A recent study by Foreign Policy,
a journal of the Carnegie Endowment for International Peace, and the Fund
for Peace ranked 60 states in the world that are in danger of going over
the edge.
Apart from Sri Lanka, India's neighbouring
countries are all failed or failing states. Bangladesh is in a critical
state and is ranked 17 by the study.
Pakistan occupies the 34th position,
while Nepal stands 35th on the list. Myanmar and Bhutan have been alloted
the 23rd and 26th positions respectively, with Afghanistan dangerously
placed at 11.
The failed states index ranks countries
on 12 economic, social and political parameters and include demographic
pressures, refugees and displaced people, group grievances, human exodus,
uneven development, economic decline, delegitimisation of states, public
services, human rights, security apparatus, factionalised elites and external
intervention.
The study argues that the danger
of failing or failed states is now at the centre of global politics. The
US National Security Strategy of 2002 clearly laid down the threats to
America's security. "America is less threatened by conquering states than
failing ones.''
The same assessment works for India,
except that the country's reticent assessments tend to gloss over the threats
that failing states present to its economy and security.
Failed states export unsavoury elements,
including terrorists, large-scale immigrants, drugs and weapons. In South
Asia, one can see varying levels of this problem. For example, Nepal "sliding
into chaos'' means migrants will come to India, creating economic and social
pressure in the country's border areas.
Bangladesh sinking into Islamic
fundamentalism will put pressure on India's fragile north-eastern states.
Instability, the study says, has many faces, while internal conflict can
take virulent forms as in countries like Somalia and Ivory Coast or Afghanistan
where drugs, terrorism and external intervention make a deadly cocktail.
In fact, it is only incidents like
Wednesday's blasts in Bangladesh or LTTE's killing of the Sri Lankan foreign
minister last weekend that put the spotlight on failed countries.

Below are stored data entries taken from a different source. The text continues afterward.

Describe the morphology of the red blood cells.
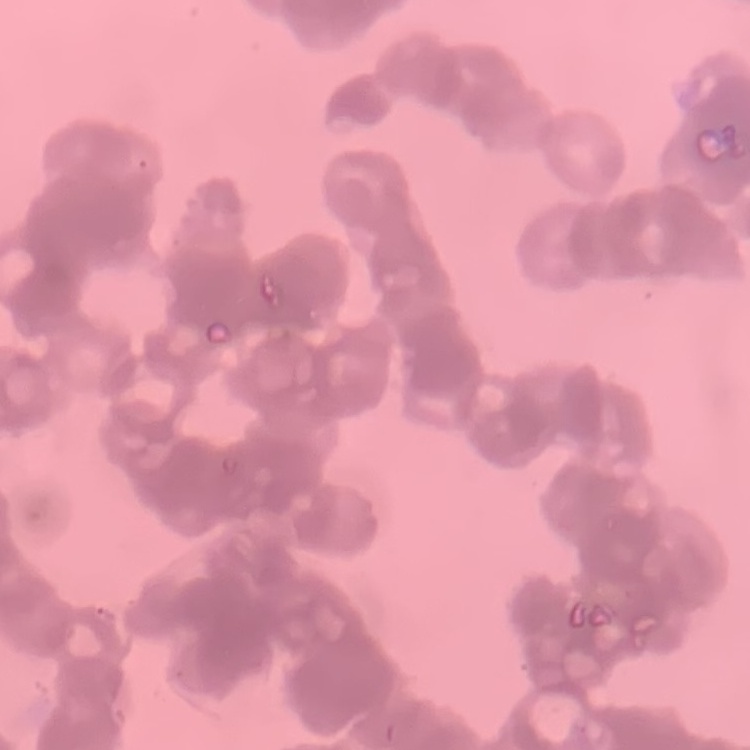

They show rouleaux formation.

preparation: thin peripheral smear
image_type: square crop of a larger photomicrograph
stain: Field's or Giemsa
Assess the morphology of the red blood cells.
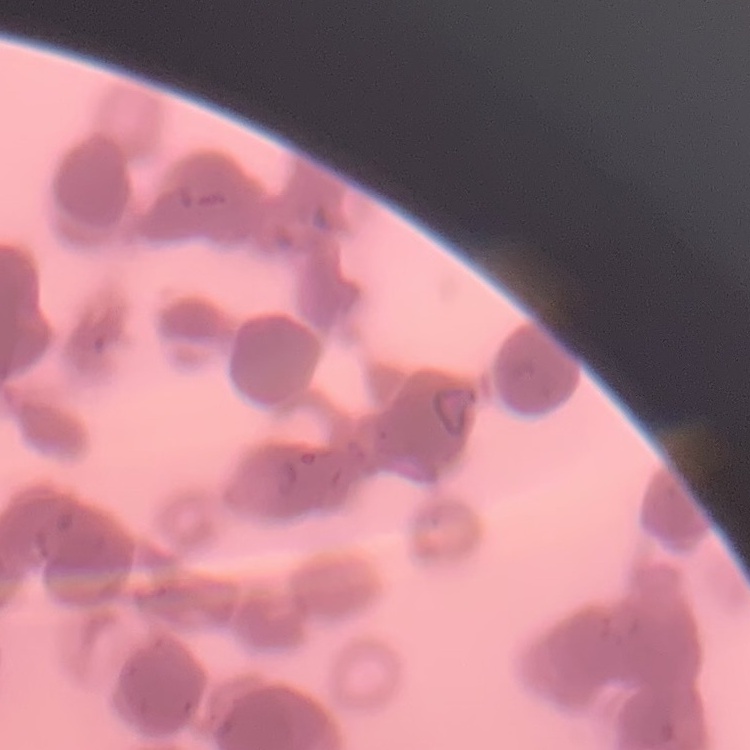
Rouleaux formation.

stain: Field's or Giemsa
image_type: square crop of a larger photomicrograph
preparation: thin blood film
Locate and identify every blood parasite.
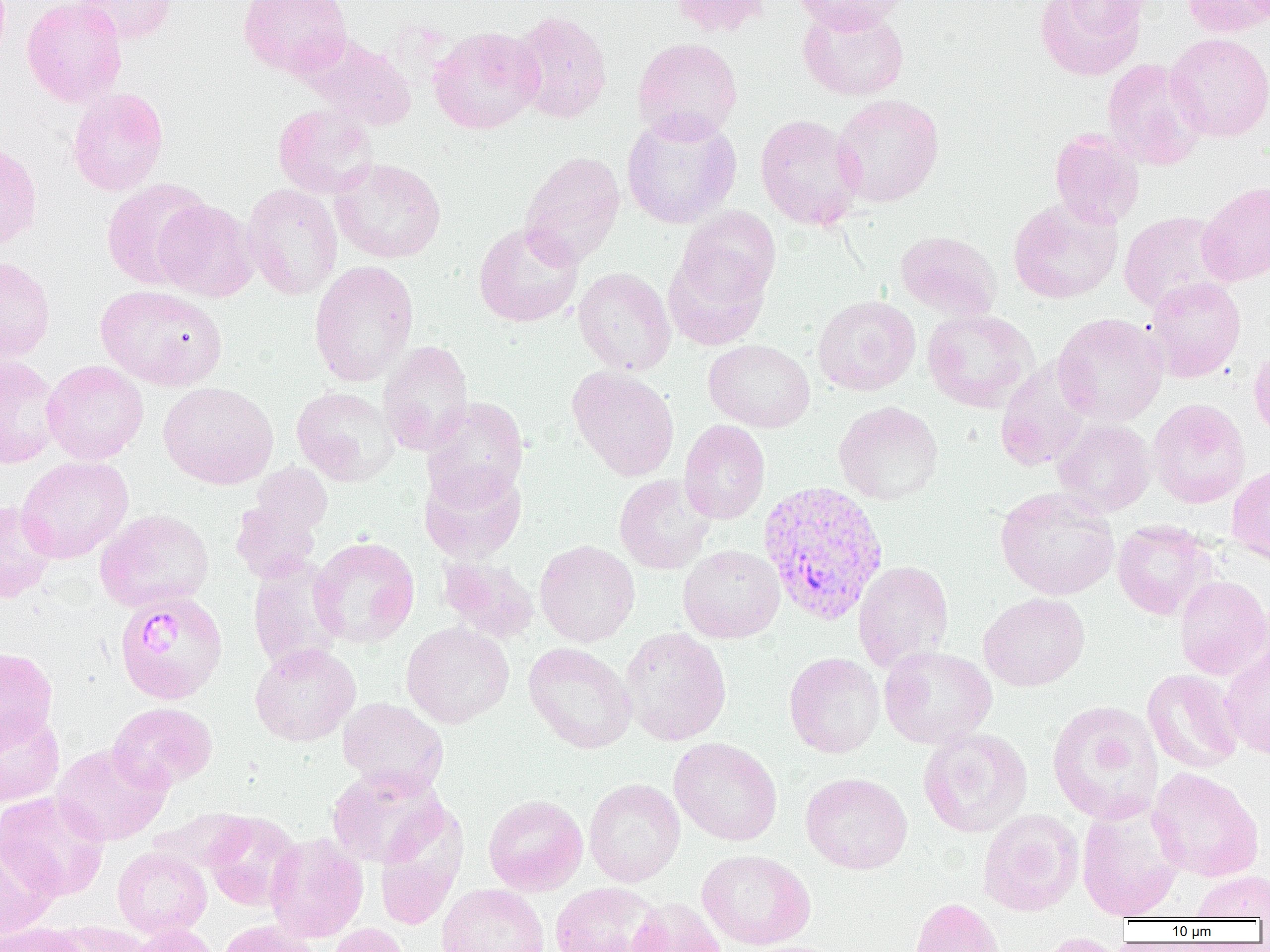
Approximate bounding boxes as (x1, y1, x2, y2) in pixels.
Plasmodium vivax-infected red blood cells: (757, 480, 888, 625), (114, 591, 228, 705).
No Plasmodium falciparum, Plasmodium ovale, Plasmodium malariae, Babesia divergens, or Trypanosoma brucei observed.

slide-level diagnosis = Plasmodium vivax
field of view = single
modality = optical microscopy
preparation = thin blood film
platelet locations = approximate bounding boxes as (x1, y1, x2, y2) in pixels: (142, 615, 182, 658)
magnification = 1000x
uninfected red blood cell locations = approximate bounding boxes as (x1, y1, x2, y2) in pixels: (22, 0, 126, 107), (73, 0, 177, 44), (239, 0, 353, 78), (670, 0, 772, 37), (792, 0, 908, 34), (1035, 0, 1146, 80), (1054, 0, 1153, 33), (1181, 0, 1269, 38), (797, 4, 909, 101), (511, 10, 613, 124), (428, 26, 545, 134), (1164, 32, 1270, 142), (300, 34, 417, 130), (632, 37, 743, 142), (1102, 59, 1207, 170), (67, 87, 169, 196), (831, 94, 944, 207), (273, 104, 378, 200), (621, 111, 742, 229), (755, 114, 864, 231), (1049, 129, 1144, 230), (0, 140, 42, 252), (520, 151, 625, 268), (330, 159, 446, 264), (102, 177, 214, 290), (1197, 181, 1270, 286), (242, 183, 343, 300), (1008, 198, 1122, 304), (154, 199, 259, 302), (674, 207, 780, 309), (1118, 211, 1235, 313), (473, 222, 584, 327), (894, 231, 1002, 321), (663, 246, 773, 351), (0, 256, 55, 362), (309, 259, 419, 386), (573, 267, 676, 376), (1144, 277, 1246, 382), (95, 284, 227, 391), (813, 295, 921, 395), (922, 309, 1038, 412), (1052, 313, 1168, 426), (378, 340, 474, 456), (704, 340, 815, 432), (1249, 345, 1270, 442), (0, 355, 62, 469), (42, 359, 148, 465), (995, 359, 1094, 472), (567, 366, 680, 481), (158, 382, 278, 489), (291, 385, 400, 486), (422, 396, 529, 506), (1147, 398, 1250, 508), (834, 401, 943, 505), (1052, 418, 1155, 516), (679, 419, 770, 524), (15, 456, 134, 563), (419, 462, 527, 563), (1227, 464, 1270, 565), (230, 469, 332, 585), (614, 475, 715, 575), (995, 487, 1120, 601), (0, 501, 56, 603), (95, 509, 215, 612), (1112, 521, 1213, 620), (309, 536, 419, 648), (534, 539, 640, 647), (678, 544, 784, 643), (438, 554, 540, 644), (247, 556, 346, 674), (853, 560, 953, 673), (1174, 575, 1270, 680), (978, 592, 1090, 691), (401, 621, 514, 728), (619, 627, 732, 746), (523, 641, 637, 754), (1220, 642, 1270, 759), (250, 643, 361, 746), (879, 646, 997, 749), (0, 647, 57, 750), (784, 652, 885, 758), (1142, 668, 1244, 774), (337, 698, 449, 796), (1047, 699, 1164, 824), (108, 702, 217, 792), (0, 710, 65, 807), (0, 710, 73, 901), (918, 727, 1032, 838), (669, 737, 782, 846), (52, 742, 172, 846), (326, 766, 447, 867), (1148, 767, 1264, 882), (800, 772, 913, 874), (584, 778, 685, 887), (1, 792, 110, 900), (483, 794, 588, 895), (1076, 802, 1186, 920), (149, 807, 254, 875), (977, 809, 1084, 916), (204, 812, 303, 911), (264, 833, 368, 944), (0, 835, 60, 939), (112, 847, 212, 938), (696, 849, 816, 950), (1190, 871, 1269, 920), (549, 882, 666, 952), (436, 883, 549, 952), (909, 897, 1007, 952), (628, 898, 727, 952), (216, 921, 321, 952), (59, 922, 152, 952), (1, 923, 88, 952), (327, 923, 413, 952), (127, 924, 222, 952), (1032, 932, 1129, 952)
image size = 1270×952 pixels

Otherwise, the slide into instability
in countries like Saudi Arabia (ranked 45), Egypt (38) and even Russia
(59) is rarely documented.
US strategists like to talk of an
"arc of instability'', but the study says,"The geography of weak states
reveals a territorial expanse that extends from Moscow to Mexico City.''
NE on alert
The Northeast states bordering Bangladesh
were put on maximum alert on Thursday following the serial blasts in the
neighbouring country on Wednesday. "When something like Wednesday's incidents
in Bangladesh happen, there is always a possibility of some fall-out here
and in the surrounding areas,'' said the Assam police intelligence chief.